Entretien conduit par Grégory Rateau

Pour cette poétesse aussi critique littéraire, la poésie est un cri, une déflagration. Passionnée de Patti Smith, de Cendrars ou encore de Artaud, Murielle ne fait aucune concession dans son travail d’écriture. Elle dirige la collection « Présences d’écriture » des éditions Douro.

G.R : Dans vos poèmes hommages à Artaud Alchimiste du soleil pulvérisé vous écrivez :

Cloaque-langue de mots dits de l’Écrouloir
où tombe la langue, s’effondre le sens
pour que ressurgisse de l’agonie, des espoirs
cloués
aux faux soleils, aux fausses fenêtres de
l’effondrement
la verticale
de
l’Être

Parlez-nous du sens que la poésie donne encore à votre vie et celui que vous essayez de communiquer, voire plutôt d’insuffler à celles et ceux qui vous liront ?

Murielle Compère-Demarcy : Si je pouvais insuffler un élan à d’autres au contact de mes textes, ce serait de voir/entendre ces textes incarner sur une scène qui, certes, est l’espace-temps de la représentation, mais la dimension où la colonne d’air du corps ingérant/mastiquant/vociférant le texte donne sa chair au Langage.A vrai dire, l’on n’y pense pas lorsqu’on écrit. Ça s’écrit, ça s’exprime, comme le cours fluvial inexorablement en route vers la mer où, tout se joue au lieu-dit du mascaret. Ou du travail des vagues sur la Falaise du Dire, friable, parfois attaquée de justesse.

La poésie est une expérience viscérale d’où l’on ne revient pas tout à fait indemne, si l’on peut en revenir. Voix incantatoire, au chant chamanique pouvant monter jusqu’à la transe et qui par l’ivresse sonore et sémantique du Langage, désarticule le Verbe même, ne le laisse pas en paix ni l’état émotionnel intact. Expérience éprouvante qui se communique si l’expérience des limites est consentie, ressentie, accueillie. Si celui ou celle qui la profère parvient aussi à faire et voir coïncider ce qui se trame et ce qui, se disant, croit ou tente de provoquer une sorte de turbulence. Je ne cherche pas à « faire poème », cela se fait comme d’un cri régénérant sa décharge ou sa force de frappe à chaque envoi. Cela trébuche et ricoche. Où finit la ligne fracassée, en pointillés, du galet qui ricoche ? qui le sait ?

Murielle Compère-Demarcy invité de Souffle inédit
G.R : Vous écrivez donc par nécessité vitale, vous ordonnez votre quotidien dans le but de continuer ? Jamais découragée ?

DONNÉES EXTRAITES:
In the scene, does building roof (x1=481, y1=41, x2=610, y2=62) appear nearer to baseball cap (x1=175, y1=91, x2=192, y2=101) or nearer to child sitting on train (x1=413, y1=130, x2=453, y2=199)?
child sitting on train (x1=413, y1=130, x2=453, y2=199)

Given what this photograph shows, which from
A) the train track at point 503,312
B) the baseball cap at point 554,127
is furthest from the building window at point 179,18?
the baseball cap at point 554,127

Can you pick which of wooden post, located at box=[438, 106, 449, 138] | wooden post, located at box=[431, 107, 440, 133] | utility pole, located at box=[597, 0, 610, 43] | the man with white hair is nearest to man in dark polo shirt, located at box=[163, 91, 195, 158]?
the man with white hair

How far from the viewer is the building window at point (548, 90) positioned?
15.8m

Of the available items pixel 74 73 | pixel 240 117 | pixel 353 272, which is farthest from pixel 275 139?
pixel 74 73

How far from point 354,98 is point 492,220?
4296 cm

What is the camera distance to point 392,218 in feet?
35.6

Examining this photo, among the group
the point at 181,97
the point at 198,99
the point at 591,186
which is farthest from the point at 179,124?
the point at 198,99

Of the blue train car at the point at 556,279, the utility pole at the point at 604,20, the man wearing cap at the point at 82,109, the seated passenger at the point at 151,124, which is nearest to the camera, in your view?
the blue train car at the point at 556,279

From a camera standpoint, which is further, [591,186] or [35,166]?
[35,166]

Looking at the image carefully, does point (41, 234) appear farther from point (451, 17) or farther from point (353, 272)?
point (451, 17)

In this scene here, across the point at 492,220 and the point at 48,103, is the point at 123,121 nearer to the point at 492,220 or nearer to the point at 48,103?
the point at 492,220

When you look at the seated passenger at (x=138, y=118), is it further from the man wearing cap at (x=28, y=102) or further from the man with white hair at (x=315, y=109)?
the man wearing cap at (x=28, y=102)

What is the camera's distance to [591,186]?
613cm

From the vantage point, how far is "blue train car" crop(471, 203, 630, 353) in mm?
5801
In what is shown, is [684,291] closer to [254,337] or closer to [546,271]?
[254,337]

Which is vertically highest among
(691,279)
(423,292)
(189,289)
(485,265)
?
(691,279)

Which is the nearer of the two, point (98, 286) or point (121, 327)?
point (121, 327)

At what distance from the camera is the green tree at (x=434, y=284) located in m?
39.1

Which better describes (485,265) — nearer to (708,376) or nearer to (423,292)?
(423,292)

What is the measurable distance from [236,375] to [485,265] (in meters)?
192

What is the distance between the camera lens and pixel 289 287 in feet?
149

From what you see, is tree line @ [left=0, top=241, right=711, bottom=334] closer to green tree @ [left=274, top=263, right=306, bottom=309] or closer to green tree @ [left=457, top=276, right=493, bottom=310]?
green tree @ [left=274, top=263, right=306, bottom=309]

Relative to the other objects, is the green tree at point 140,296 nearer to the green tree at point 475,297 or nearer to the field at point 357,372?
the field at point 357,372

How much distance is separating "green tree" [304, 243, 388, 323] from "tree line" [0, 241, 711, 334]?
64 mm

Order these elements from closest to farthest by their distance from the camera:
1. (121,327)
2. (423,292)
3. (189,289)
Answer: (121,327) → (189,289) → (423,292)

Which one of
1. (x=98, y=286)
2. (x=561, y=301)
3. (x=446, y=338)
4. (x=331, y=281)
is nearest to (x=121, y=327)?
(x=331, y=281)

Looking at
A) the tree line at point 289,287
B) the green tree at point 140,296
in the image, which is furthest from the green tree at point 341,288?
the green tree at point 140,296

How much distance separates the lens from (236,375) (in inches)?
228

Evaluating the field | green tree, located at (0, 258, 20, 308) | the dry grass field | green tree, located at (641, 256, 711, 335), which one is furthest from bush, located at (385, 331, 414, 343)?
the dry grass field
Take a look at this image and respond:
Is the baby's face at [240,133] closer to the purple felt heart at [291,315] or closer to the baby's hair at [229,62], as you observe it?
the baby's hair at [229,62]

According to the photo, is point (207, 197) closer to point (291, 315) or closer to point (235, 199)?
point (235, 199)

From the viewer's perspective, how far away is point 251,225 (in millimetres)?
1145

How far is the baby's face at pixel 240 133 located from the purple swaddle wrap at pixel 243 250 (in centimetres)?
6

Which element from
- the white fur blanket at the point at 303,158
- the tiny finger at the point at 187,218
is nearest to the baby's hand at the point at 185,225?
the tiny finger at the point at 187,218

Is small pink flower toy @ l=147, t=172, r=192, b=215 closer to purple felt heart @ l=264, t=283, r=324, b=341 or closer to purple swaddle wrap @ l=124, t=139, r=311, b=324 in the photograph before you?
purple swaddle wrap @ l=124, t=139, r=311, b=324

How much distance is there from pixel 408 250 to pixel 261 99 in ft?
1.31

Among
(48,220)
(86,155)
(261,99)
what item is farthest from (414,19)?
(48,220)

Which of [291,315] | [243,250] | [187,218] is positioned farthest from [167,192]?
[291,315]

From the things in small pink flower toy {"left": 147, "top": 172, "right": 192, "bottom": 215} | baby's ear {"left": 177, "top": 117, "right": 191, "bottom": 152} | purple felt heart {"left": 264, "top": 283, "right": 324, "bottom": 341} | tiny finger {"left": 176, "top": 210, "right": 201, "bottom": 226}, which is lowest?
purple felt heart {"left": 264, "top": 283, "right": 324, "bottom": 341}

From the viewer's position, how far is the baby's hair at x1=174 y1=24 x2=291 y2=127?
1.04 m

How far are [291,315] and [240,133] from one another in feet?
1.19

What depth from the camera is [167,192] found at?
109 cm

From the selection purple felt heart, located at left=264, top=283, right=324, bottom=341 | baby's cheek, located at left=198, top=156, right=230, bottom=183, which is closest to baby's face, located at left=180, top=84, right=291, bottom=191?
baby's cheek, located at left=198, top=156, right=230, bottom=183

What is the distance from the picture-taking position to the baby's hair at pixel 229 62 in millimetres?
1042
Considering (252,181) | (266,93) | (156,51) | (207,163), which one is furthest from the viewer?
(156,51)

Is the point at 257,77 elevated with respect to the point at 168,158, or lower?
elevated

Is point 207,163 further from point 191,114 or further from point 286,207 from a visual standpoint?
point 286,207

CONSIGNES:
a: Extrayez de l'entretien sur la poésie, sans rien y changer, tout ce qui va de « G.R : Dans vos » jusqu'à « qui vous liront ? ».
b: Poursuivez l'entretien avec Murielle Compère-Demarcy sur la poésie en reprenant juste après sa dernière phrase.

RÉPONSES DANS L'ORDRE:
a:
G.R : Dans vos poèmes hommages à Artaud Alchimiste du soleil pulvérisé vous écrivez :

Cloaque-langue de mots dits de l’Écrouloir
où tombe la langue, s’effondre le sens
pour que ressurgisse de l’agonie, des espoirs
cloués
aux faux soleils, aux fausses fenêtres de
l’effondrement
la verticale
de
l’Être

Parlez-nous du sens que la poésie donne encore à votre vie et celui que vous essayez de communiquer, voire plutôt d’insuffler à celles et ceux qui vous liront ?

b:
Murielle Compère-Demarcy : Je n’ordonne pas mon quotidien, il s’agit plutôt d’une énergie qui me traverse et me rend insatiable, assoiffée de mots qui m’assoiffent. Si rien ne s’écrit, je tombe malade. La pose littéraire me révulse. Ecrire serait plutôt une règle de vie. Au sein d’une polyphonie cosmique/organique où les morts et les cadavres successifs de soi nourrissent le vivant.

G.R : Vous lire est une expérience physique, un cri également. Engagez-vous votre propre corps dans cette lutte avec les mots ?

Murielle Compère-Demarcy : L’écriture est vécue comme un éclair qui me traverse des pieds à la tête (pieds-talons-pointes/corps-tronc/tête/pieds-talons-pointes…) mais pas seulement, car l’éclair est dans la spontanéité foudroyante ce qui n’est pas tenable dans la durée. Entre, il y a, l’insomnie qui veille la nuit, les cadrages-débordements, les chutes où l’on apprend à tomber pour mieux -ou pas moins bien- se relever.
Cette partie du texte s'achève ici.